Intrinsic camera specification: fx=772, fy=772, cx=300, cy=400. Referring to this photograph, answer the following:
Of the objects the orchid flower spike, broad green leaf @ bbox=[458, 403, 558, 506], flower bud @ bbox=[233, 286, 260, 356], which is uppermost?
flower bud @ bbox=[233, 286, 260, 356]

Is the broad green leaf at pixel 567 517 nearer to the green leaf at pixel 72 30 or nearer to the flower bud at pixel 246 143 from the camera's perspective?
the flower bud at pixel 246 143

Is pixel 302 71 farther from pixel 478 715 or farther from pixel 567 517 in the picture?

■ **GIVEN INSTRUCTION**
Reproduce the listing above word for word, from the camera specification through its final line.

■ **ANSWER TO THE EXERCISE**
Intrinsic camera specification: fx=772, fy=772, cx=300, cy=400. Referring to this photograph, answer the following:
Of the objects the orchid flower spike, broad green leaf @ bbox=[458, 403, 558, 506], flower bud @ bbox=[233, 286, 260, 356], which is uppermost?
flower bud @ bbox=[233, 286, 260, 356]

Is the broad green leaf at pixel 567 517 nearer to the green leaf at pixel 72 30 or nearer to the flower bud at pixel 246 143 from the camera's perspective?
the flower bud at pixel 246 143

Is pixel 302 71 farther from pixel 478 715 or farther from pixel 567 517 in the picture?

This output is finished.